═════ Document ═════

One of the first things that comes to mind when you think of the term "dinosaur" is, easily, the concept of survival of the fittest. While there were plenty of herbivores during the Mesozoic Era, if you ask someone to name a dinosaur, most will answer first with a carnivore, which makes sense; there were tons of deadly creatures during this era. With that in mind, it sounds like a no-brainer to make a fighting game based on dinosaurs... Yet there are actually very few of them out there. The one people will quickly bring up is Atari Games' arcade fighter Primal Rage from 1994, though that one did have a couple of giant apes mixed in. The most recent one was Ubisoft's Combat/Battle of Giants: Dinosaur Strike for the Wii in 2010, but while that one had a neat line-up, the slow-paced & simplistic gameplay is a turn-off. Well, in 1999, Dreamworks Interactive teamed with Black Ops Entertainment to make Warpath: Jurassic Park for the PlayStation, a 3D dinosaur fighter that was released the same day as the original Medal of Honor (also developed by Dreamworks). So, how did a duo of American game studios handle a game about JP-styled dinos battling to the death?
Would you believe via a mix of Tekken & Virtua Fighter, with a dash of Battle Arena Toshinden?
Warpath: Jurassic Park has a line-up of 14 dinosaurs, utilizing a nice variety of bipedal & qudaripedal dinos, each of which is given a shortened name during gameplay:
-Tyrannosaurs Rex (T-Rex)

═════ Data provided ═════

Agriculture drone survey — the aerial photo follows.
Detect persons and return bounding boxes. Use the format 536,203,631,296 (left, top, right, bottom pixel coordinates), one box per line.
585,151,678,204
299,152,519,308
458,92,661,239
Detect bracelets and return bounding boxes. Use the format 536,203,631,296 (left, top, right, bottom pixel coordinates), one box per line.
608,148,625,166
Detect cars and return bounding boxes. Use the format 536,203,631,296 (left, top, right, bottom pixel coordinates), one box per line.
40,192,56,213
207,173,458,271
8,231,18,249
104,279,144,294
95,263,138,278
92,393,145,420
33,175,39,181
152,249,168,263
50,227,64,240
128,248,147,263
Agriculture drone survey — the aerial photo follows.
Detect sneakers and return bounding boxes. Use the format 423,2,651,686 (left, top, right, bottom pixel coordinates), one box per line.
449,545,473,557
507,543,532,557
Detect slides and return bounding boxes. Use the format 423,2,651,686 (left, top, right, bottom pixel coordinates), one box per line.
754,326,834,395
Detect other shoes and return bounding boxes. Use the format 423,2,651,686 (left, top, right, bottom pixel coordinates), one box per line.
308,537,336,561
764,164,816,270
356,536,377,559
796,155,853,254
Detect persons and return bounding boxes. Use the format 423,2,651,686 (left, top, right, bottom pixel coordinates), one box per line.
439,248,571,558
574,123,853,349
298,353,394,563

═════

Tasks and exercises
**1)** According to the Warpath: Jurassic Park review, how many dinosaurs make up the game's line-up?
**2)** Please echo the Warpath: Jurassic Park review between "Warpath: Jurassic Park has" and "-Tyrannosaurs Rex (T-Rex)", inclusive.

Answers by task
**1)** 14

**2)**
Warpath: Jurassic Park has a line-up of 14 dinosaurs, utilizing a nice variety of bipedal & qudaripedal dinos, each of which is given a shortened name during gameplay:
-Tyrannosaurs Rex (T-Rex)